## Start
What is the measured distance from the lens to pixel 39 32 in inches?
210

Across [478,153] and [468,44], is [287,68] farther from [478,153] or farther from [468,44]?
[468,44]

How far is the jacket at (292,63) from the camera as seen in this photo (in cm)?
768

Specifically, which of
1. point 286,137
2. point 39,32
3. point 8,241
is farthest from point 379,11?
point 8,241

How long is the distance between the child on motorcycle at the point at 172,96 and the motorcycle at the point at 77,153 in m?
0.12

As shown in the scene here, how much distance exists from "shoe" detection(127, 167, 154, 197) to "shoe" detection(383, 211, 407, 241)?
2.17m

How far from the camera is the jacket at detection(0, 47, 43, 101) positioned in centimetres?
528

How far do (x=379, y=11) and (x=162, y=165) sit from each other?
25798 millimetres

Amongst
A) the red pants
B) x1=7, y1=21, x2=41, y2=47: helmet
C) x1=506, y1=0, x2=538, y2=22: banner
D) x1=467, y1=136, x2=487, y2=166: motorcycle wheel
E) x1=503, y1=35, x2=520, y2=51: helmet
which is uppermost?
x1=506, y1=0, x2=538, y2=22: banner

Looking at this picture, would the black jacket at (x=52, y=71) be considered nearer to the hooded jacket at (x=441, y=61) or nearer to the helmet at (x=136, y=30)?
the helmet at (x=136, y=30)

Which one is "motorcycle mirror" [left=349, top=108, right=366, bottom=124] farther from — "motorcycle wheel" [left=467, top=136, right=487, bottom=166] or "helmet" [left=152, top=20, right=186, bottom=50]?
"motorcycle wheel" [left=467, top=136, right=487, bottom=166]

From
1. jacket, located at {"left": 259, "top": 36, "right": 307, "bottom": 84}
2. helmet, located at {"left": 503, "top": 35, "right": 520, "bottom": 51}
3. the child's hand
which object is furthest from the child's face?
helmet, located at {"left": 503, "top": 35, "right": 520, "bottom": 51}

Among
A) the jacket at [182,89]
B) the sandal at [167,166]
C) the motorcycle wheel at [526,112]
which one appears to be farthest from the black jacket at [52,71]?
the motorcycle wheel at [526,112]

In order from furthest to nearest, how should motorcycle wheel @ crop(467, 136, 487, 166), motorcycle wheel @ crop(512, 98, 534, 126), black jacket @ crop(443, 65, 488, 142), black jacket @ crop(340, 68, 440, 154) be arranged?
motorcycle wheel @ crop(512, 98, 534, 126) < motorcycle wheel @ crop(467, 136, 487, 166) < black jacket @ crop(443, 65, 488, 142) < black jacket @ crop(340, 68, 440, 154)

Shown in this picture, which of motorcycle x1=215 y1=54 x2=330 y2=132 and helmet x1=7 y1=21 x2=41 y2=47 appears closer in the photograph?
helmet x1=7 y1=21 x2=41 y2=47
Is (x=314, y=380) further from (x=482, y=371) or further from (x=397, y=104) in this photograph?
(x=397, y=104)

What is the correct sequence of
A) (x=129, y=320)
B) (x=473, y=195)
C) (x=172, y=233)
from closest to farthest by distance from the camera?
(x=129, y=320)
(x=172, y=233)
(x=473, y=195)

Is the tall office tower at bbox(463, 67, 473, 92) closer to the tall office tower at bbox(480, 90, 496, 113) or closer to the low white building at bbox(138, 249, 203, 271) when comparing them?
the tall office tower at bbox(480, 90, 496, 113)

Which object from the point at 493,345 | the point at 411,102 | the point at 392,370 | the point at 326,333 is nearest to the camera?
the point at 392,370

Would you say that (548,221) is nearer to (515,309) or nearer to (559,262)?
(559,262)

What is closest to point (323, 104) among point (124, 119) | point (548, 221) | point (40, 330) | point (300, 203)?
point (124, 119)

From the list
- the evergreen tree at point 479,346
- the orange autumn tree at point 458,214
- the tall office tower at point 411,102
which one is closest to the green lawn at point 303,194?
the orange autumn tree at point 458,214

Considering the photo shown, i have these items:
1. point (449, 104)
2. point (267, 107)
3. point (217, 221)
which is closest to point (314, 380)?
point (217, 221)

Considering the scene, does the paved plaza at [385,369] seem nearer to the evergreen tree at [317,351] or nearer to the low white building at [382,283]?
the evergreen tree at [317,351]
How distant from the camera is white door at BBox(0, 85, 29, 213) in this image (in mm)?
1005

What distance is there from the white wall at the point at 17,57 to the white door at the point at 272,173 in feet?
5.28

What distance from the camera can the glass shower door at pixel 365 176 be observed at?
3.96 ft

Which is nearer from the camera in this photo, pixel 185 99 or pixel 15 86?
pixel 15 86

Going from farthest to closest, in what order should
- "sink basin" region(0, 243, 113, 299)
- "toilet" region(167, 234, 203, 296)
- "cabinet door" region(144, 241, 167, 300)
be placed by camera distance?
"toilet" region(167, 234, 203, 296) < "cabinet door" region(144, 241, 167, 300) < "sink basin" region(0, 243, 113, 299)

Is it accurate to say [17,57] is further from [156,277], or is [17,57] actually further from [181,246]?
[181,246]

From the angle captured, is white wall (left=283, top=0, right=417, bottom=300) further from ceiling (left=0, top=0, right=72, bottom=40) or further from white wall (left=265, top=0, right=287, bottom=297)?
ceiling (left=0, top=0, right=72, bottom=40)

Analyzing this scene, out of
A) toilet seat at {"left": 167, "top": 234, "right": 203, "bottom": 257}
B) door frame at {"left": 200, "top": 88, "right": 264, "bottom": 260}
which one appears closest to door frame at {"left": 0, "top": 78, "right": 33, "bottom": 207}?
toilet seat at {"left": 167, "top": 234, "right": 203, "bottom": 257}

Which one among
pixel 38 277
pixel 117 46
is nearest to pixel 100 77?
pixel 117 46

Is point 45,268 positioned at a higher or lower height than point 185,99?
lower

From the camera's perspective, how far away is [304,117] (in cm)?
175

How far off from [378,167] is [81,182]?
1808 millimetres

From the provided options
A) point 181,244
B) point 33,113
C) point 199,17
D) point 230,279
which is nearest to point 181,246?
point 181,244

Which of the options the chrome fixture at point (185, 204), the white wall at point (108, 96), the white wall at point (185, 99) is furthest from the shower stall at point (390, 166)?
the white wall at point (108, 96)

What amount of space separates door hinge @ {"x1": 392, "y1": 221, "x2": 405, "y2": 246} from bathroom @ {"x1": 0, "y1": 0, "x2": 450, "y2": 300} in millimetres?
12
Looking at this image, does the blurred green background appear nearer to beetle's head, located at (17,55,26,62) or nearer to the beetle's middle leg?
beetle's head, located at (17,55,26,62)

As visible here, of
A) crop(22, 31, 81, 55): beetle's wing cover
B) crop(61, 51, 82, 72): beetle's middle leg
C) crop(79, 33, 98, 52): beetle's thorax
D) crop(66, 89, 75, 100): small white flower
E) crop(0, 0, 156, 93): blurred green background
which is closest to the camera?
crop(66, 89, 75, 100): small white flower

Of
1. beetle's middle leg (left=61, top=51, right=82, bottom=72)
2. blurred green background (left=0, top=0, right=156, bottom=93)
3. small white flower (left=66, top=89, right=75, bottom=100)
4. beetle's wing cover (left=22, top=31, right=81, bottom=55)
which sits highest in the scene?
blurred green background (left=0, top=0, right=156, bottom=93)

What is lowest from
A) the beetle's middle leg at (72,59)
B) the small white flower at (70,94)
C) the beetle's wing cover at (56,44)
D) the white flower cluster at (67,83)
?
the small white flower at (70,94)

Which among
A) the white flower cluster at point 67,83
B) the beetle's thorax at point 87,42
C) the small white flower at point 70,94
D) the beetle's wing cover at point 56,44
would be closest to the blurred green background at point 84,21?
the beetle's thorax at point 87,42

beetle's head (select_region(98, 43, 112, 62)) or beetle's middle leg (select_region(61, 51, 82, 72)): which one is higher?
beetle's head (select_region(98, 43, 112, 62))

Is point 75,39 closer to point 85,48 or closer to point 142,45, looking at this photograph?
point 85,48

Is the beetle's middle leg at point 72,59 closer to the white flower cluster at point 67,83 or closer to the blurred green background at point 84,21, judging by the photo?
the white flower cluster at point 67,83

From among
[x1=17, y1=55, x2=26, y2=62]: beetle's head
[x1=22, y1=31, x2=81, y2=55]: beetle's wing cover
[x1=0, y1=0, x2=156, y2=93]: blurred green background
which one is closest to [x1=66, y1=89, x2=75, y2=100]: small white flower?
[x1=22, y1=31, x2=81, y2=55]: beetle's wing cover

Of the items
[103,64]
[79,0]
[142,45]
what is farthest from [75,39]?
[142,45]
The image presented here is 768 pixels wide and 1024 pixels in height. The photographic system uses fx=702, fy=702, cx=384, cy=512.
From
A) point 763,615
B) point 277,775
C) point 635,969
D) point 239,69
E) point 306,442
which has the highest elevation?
## End
### Written task
Transcribe the records above exactly, but only from the line that contains "Is the beetle's" through their final line, inclusive.

### Exercise result
Is the beetle's middle leg at point 72,59 closer to the white flower cluster at point 67,83 or closer to the blurred green background at point 84,21, judging by the photo?
the white flower cluster at point 67,83

From among
[x1=17, y1=55, x2=26, y2=62]: beetle's head
[x1=22, y1=31, x2=81, y2=55]: beetle's wing cover
[x1=0, y1=0, x2=156, y2=93]: blurred green background
which one is closest to [x1=66, y1=89, x2=75, y2=100]: small white flower?
[x1=22, y1=31, x2=81, y2=55]: beetle's wing cover

Of the items
[103,64]
[79,0]
[142,45]
what is farthest from [75,39]?
[142,45]
The image presented here is 768 pixels wide and 1024 pixels in height. The photographic system uses fx=702, fy=702, cx=384, cy=512.
From
A) point 763,615
B) point 277,775
C) point 635,969
D) point 239,69
E) point 306,442
which has the highest elevation?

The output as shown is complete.